- Supplied text -
A. aprica is found in lowland and montane open dry short-tussock (Festuca novae-zelandiae) grassland, between 150-500m above sea level.

Much of the distribution of A. aprica in Central Otago was once forested, until 800 years ago when forests were destroyed by fire following Polynesian settlement. Following this, large, dry native shrublands covered the area, until fires from European settlement in 1857 cleared it to make way for pasture. Following this, A. apricus, Poa cita, and Festuca novae-zelandiae became the three most common components of the resulting grassland community. As grazing became more intense, the more palatable A. aprica declined, in favour of the least palatable Festuca novae-zelandiae. Today, A. aprica is largely relegated to refugia from introduced mammals.

== Threats ==
A. aprica is classified as At Risk - Naturally Uncommon, though there is limited information on the population size or trend. It has retained this classification since 2009, 2012, and 2017, but was classified as Range Restricted in 2004 (a classification that no longer exists in the NZTCS).

While A. aprica is not believed to be threatened, it is a narrow-range endemic to drylands that are increasingly experiencing habitat loss through the expansion of the wine industry, agricultural intensification, and urban development.

- Data provided -
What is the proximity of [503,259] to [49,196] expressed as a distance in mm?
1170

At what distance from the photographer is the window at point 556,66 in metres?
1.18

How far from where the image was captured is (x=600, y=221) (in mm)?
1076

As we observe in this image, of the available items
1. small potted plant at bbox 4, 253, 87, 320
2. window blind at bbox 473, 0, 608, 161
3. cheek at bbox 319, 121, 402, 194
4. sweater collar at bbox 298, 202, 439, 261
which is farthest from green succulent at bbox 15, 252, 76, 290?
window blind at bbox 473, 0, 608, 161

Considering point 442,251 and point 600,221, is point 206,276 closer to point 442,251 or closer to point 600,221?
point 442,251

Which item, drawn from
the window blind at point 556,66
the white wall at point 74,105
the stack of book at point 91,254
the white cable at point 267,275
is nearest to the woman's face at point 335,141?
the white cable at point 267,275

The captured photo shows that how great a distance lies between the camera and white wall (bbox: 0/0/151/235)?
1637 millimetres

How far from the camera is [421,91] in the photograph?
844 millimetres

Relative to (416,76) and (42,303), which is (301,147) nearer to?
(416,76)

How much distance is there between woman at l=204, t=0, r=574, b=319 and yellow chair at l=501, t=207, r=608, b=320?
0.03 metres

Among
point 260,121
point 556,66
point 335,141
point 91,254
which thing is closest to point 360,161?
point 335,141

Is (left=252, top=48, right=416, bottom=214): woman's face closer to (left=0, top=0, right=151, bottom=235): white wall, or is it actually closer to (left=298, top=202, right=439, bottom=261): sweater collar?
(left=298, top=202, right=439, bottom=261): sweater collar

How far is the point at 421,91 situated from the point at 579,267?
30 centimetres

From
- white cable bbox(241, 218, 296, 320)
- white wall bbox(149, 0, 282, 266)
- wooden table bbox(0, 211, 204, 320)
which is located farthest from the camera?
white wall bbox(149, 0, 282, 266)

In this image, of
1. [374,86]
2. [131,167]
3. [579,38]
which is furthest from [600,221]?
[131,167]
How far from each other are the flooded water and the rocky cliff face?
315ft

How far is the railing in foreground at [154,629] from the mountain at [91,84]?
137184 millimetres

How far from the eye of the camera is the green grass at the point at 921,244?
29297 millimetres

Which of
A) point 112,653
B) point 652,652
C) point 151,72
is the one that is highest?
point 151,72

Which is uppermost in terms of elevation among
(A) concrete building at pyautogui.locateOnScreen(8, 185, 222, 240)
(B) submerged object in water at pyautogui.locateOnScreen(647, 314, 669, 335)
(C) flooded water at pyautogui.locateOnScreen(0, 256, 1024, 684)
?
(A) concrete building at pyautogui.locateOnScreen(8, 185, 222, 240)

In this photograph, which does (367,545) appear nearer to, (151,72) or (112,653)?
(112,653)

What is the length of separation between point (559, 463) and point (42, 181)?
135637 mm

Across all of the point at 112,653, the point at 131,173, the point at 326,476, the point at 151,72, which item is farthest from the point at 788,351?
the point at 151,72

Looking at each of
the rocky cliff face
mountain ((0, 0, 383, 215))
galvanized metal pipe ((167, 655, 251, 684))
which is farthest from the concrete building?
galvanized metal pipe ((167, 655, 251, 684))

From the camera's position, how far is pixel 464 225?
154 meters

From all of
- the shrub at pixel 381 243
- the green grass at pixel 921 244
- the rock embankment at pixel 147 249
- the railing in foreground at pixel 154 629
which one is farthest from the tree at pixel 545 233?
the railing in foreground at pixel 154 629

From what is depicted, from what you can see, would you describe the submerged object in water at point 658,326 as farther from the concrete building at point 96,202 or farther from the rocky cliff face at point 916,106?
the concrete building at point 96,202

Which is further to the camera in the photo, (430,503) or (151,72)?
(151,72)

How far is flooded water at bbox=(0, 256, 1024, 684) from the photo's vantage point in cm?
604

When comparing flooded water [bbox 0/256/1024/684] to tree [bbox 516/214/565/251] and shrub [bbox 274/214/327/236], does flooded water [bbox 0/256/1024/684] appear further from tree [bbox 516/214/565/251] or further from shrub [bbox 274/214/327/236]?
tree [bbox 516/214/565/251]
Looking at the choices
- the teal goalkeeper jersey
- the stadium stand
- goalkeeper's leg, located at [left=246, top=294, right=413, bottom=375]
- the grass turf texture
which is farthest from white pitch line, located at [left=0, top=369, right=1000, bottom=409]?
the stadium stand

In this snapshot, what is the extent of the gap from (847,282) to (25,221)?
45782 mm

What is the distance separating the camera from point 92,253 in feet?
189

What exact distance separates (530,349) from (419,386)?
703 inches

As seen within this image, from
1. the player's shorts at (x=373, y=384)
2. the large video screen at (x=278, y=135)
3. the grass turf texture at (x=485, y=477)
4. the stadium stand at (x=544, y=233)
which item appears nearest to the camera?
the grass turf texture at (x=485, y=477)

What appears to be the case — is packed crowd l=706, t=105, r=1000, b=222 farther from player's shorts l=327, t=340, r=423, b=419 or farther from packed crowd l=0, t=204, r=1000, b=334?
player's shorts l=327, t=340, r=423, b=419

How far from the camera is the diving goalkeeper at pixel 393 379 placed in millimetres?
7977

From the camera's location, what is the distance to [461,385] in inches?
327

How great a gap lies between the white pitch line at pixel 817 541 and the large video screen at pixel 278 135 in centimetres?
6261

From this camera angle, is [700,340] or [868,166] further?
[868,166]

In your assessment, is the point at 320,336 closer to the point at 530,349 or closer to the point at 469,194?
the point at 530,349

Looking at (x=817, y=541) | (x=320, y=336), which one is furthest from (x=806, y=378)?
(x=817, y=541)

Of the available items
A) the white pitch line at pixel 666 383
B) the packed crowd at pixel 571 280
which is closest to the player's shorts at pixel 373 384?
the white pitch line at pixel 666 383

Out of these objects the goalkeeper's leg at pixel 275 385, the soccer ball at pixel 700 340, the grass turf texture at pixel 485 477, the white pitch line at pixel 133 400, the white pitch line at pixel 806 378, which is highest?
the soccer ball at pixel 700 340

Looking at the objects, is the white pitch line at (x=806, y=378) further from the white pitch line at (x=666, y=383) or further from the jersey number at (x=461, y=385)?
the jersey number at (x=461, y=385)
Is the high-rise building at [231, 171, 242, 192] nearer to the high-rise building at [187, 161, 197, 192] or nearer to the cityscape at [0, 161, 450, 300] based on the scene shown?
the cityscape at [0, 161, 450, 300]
==
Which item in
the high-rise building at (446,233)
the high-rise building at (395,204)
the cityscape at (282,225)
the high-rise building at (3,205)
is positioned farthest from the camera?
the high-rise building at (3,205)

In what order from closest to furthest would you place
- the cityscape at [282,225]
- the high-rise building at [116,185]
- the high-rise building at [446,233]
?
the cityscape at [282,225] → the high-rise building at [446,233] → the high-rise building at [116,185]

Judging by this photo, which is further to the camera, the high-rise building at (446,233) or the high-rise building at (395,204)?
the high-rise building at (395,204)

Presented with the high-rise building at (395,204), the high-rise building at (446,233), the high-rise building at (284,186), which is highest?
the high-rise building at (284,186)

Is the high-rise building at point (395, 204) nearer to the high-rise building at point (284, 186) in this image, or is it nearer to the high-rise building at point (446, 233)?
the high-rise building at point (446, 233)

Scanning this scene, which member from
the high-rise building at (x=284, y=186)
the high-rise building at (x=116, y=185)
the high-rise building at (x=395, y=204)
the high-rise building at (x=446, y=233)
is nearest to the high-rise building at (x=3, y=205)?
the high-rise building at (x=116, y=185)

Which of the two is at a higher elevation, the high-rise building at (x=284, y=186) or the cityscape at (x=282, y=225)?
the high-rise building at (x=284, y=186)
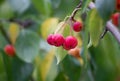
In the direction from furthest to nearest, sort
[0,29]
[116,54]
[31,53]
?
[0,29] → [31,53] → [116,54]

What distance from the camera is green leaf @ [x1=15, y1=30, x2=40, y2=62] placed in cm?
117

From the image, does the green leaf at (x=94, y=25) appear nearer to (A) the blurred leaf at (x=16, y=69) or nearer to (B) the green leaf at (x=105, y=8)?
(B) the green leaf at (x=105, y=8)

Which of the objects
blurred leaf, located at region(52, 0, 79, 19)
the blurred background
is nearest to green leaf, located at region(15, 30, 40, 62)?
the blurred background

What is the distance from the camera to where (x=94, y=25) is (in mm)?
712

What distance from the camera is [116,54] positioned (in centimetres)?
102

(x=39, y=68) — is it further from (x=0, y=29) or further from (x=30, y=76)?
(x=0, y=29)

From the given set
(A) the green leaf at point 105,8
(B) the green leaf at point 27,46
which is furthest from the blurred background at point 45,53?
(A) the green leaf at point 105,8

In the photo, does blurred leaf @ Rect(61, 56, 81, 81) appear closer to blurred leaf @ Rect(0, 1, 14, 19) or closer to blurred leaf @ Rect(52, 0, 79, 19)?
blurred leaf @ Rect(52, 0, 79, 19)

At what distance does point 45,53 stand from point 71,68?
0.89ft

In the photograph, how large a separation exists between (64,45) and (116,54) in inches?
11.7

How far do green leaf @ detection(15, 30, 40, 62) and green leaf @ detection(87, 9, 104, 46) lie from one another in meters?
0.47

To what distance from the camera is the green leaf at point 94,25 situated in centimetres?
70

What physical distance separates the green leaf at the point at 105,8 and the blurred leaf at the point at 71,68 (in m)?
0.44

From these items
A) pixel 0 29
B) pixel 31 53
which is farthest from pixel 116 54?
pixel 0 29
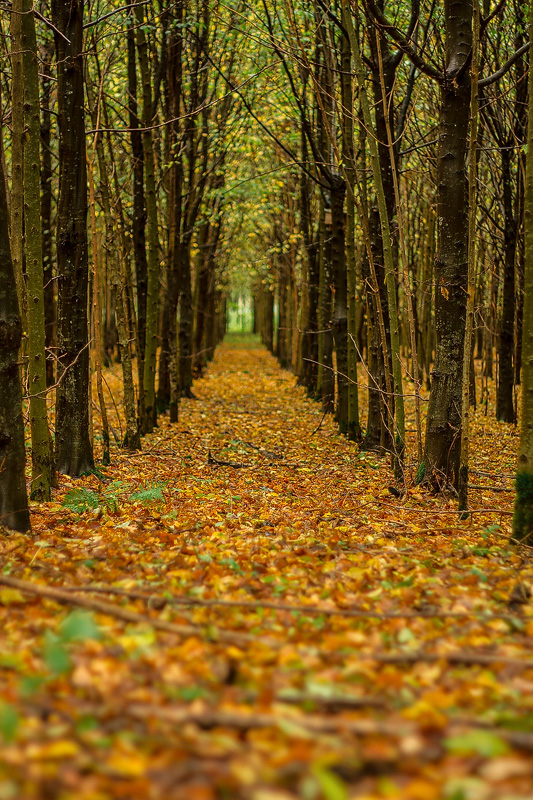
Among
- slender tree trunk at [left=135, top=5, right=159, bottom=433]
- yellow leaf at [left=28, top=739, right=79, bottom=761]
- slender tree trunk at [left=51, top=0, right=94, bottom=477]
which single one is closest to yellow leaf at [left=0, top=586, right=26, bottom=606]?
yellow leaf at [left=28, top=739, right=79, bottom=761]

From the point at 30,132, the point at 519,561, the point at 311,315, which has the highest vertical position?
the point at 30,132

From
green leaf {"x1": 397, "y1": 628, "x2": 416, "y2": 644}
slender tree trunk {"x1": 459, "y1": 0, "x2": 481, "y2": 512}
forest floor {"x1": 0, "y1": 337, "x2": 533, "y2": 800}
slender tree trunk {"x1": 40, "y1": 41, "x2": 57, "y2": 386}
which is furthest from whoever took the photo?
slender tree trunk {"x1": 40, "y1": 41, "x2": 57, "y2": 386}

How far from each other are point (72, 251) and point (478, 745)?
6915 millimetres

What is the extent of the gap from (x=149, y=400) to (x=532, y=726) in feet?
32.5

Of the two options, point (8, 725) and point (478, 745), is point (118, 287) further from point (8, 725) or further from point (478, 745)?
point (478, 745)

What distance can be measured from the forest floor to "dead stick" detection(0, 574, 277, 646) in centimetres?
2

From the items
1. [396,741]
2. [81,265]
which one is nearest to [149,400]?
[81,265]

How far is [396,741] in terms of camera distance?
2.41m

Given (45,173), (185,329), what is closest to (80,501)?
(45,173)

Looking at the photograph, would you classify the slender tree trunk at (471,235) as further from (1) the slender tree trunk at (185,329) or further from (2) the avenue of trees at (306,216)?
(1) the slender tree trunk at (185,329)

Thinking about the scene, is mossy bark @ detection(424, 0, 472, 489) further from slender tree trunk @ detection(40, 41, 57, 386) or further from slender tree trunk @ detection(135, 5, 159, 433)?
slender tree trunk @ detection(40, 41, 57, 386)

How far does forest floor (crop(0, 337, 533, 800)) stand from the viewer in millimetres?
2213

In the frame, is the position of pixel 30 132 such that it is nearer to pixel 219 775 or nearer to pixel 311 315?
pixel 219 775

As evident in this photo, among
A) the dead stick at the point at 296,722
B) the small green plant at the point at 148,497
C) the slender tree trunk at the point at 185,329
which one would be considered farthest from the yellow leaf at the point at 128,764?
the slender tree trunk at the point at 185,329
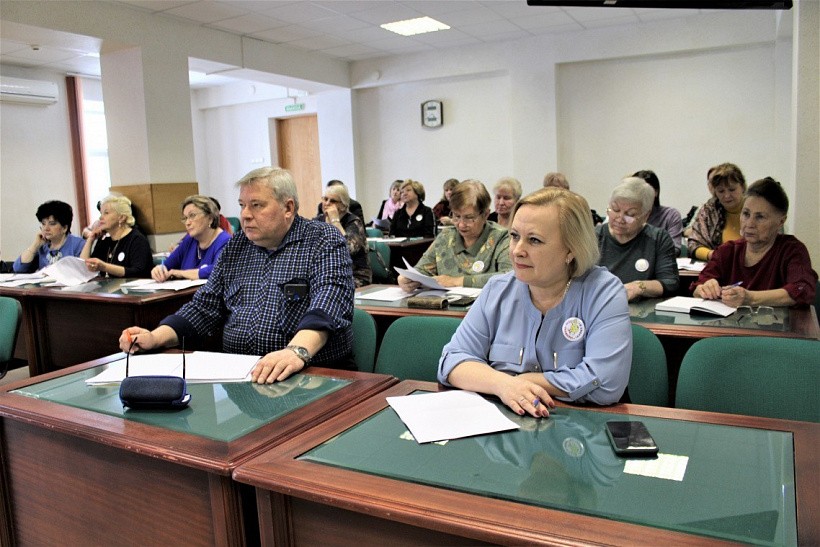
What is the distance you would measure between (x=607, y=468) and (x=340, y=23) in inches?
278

- What you will do -
[1] Reproduce the passage on A. aprica word for word, beginning at the words "A. aprica is found" and stopping after the words "from introduced mammals.".
[2] Extend the passage on A. aprica with new text that follows on from its final sentence.

- Task responses -
[1]
A. aprica is found in lowland and montane open dry short-tussock (Festuca novae-zelandiae) grassland, between 150-500m above sea level.

Much of the distribution of A. aprica in Central Otago was once forested, until 800 years ago when forests were destroyed by fire following Polynesian settlement. Following this, large, dry native shrublands covered the area, until fires from European settlement in 1857 cleared it to make way for pasture. Following this, A. apricus, Poa cita, and Festuca novae-zelandiae became the three most common components of the resulting grassland community. As grazing became more intense, the more palatable A. aprica declined, in favour of the least palatable Festuca novae-zelandiae. Today, A. aprica is largely relegated to refugia from introduced mammals.

[2]
In Otago, A. aprica is classified as Regionally Vulnerable, with an area of <100ha, and a potential decline of 10-30%.

The exotic plant thyme (Thymus vulgaris) is invasive in drylands inhabited by A. aprica. A 2015 study found that A. aprica seed germination declined around 10% in the presence of thyme, with allelopathic chemicals thymol and carvocrol being implicated.

== Taxonomy ==
Before 1982, what is now considered A. aprica was considered part of the widespread species now known as Anthosachne scabra. Then, for the first time, it was originally described in the genus Elymus, as E. aprica. In 2011, genetic analysis showed that the Australasian Elymus were distinct from Elymus elsewhere, and were moved into the resurrected genus Anthosachne, hence the present name Anthosachne aprica.

=== Etymology ===
The name Anthosachne comes from the Greek anthos, meaning flower, and achne , meaning scale, probably referring to the sterile upper florets of the spikelets.

The name aprica' refers to the open sunny habitat in which the species is found. 'Aprica' comes from the Latin aperiō, meaning open, or uncovered. The modern definition is sunny, or warmed by the sun.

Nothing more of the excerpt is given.